Inaugural LSSA attorneys’ association establishment meeting held

October 10th, 2019

Law Society of South Africa (LSSA) President, Mvuzo Notyesi, addressing attorneys in East London at the Eastern Cape LSSA Attorneys’ Association establishment meeting held in early October.

By Nomfundo Jele

The Law Society of South Africa (LSSA) will be establishing provincial attorneys’ associations in the nine provinces of South Africa. To do this, the LSSA will be holding several establishment meetings across the country.

The first establishment meeting was held in East London on 2 October. The meeting was attended by some 70 attorneys, including the Chairperson of the Eastern Cape Attorneys Association, Asanda Pakade. Member of the LSSA Family Law Committee, attorney Ncumisa Nongogo opened the meeting and welcomed attendees.

President of the LSSA, Mvuzo Notyesi, explained the background regarding the establishment meetings. He said that the independence of the profession must be preserved otherwise attorneys will have no future. Mr Notyesi outlined the structure of the Legal Practice Council (LPC) and highlighted the fact that the 23-member council has diverse interests and that the LPC’s sole role is to regulate the profession. He highlighted that the LPC also has no mandate to hold annual general meetings.

Mr Notyesi said that the LSSA constitution has been amended and that there is now one-third representation from each constituent member, namely, the Black Lawyers Association (BLA), the National Association of Democratic Lawyers (NADEL) and independent attorney associations (the Independents). He explained the composition of the House of Constituents, consists of 27 members, nine representatives from every province from each constituent member. Mr Notyesi also explained the composition of the LSSA, saying that Exco has nine members, consisting of three members from each of the constituent members, namely, the BLA, NADEL and the Independents.
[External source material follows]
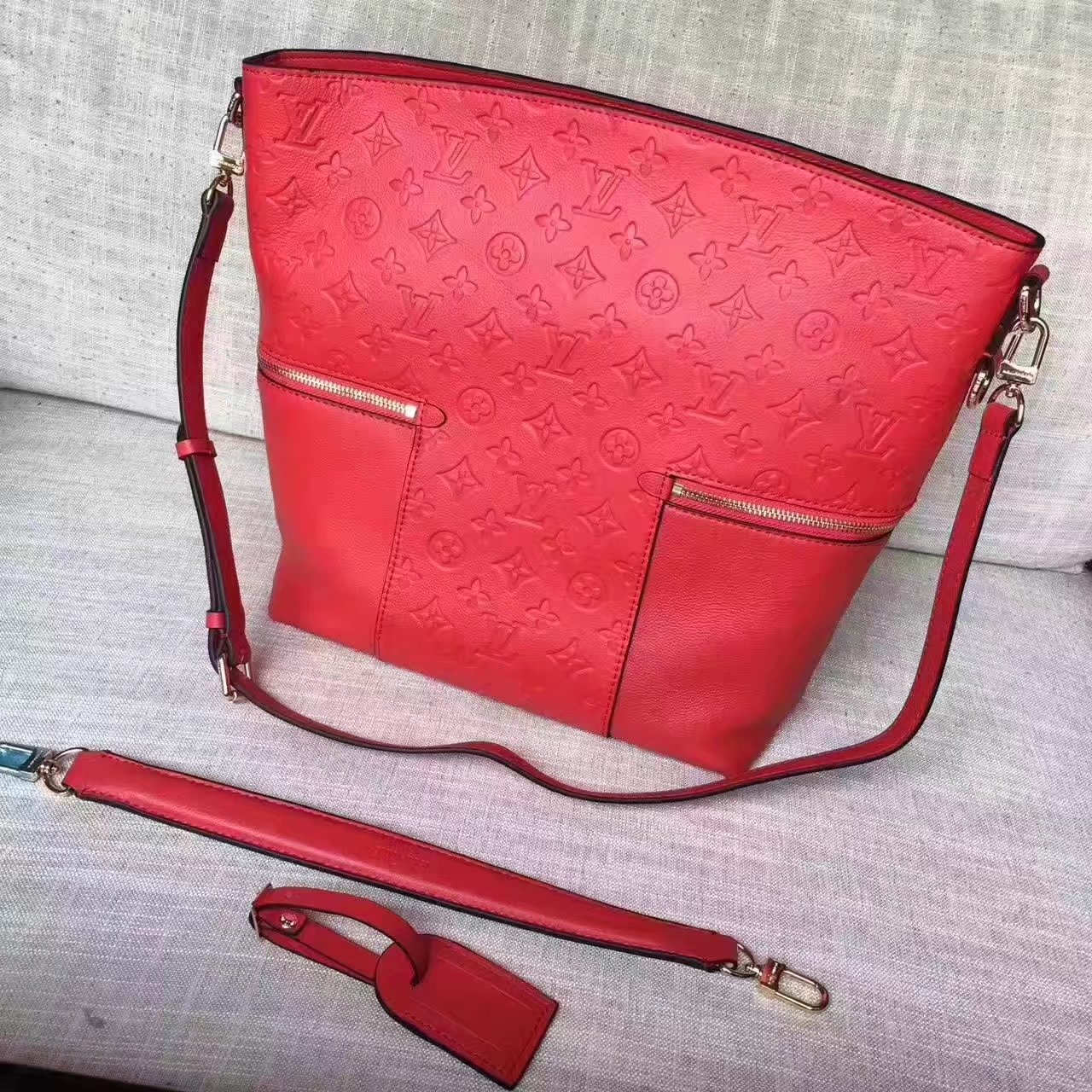 Louis Vuitton M44013 Melie Monogram Empreinte Leather Cerise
Mr Notyesi said that it would be difficult to question organisations and law makers if there is no LSSA to speak on behalf of the profession. He asked who will escalate unfair legislation or unfair pricing/fees if there is no LSSA? The President cited an example of the professional indemnity insurance fees that the Legal Practitioners’ Indemnity Insurance Fund NPC (LPIIF) wanted to impose, the LSSA has called for an engagement meeting with the LPIIF. He again highlighted the fact that the LSSA is always looking out for the interest of attorneys and at times stops matters affecting attorneys long before the attorneys are aware of such matters.

Mr Notyesi said that the LSSA has an interest in professional interest matters, such as conveyancing, and asked who would raise these issues on behalf of attorneys if the LSSA ceased to exist. He added that the LSSA needed to exist as a professional interest body.

Mr Notyesi called on LSSA Senior Manager of Professional Affairs, Lizette Burger to speak on the LSSA value-add document, which was handed out at the meeting. Ms Burger highlighted the members’ benefits initiatives. She said that the LSSA was, among others, looking into a wellness programme for attorneys. Globally, the suicide and depression rate among attorneys is high, as being an attorney is a ‘tough job’. She urged those in attendance to let the LSSA know if they can think of anything that the LSSA can do to add value in their life.

Ms Burger said that the profession was under siege and that the Proxi Smart matter (see was not the only case illustrating this. She added that there was a very small amount of work that is still reserved for attorneys only and gave an example of the administration of estates not being reserved work anymore as banks and other organisations also conduct it. Ms Burger added that the LSSA was lobbying for the administration of estates to go back to being reserved work.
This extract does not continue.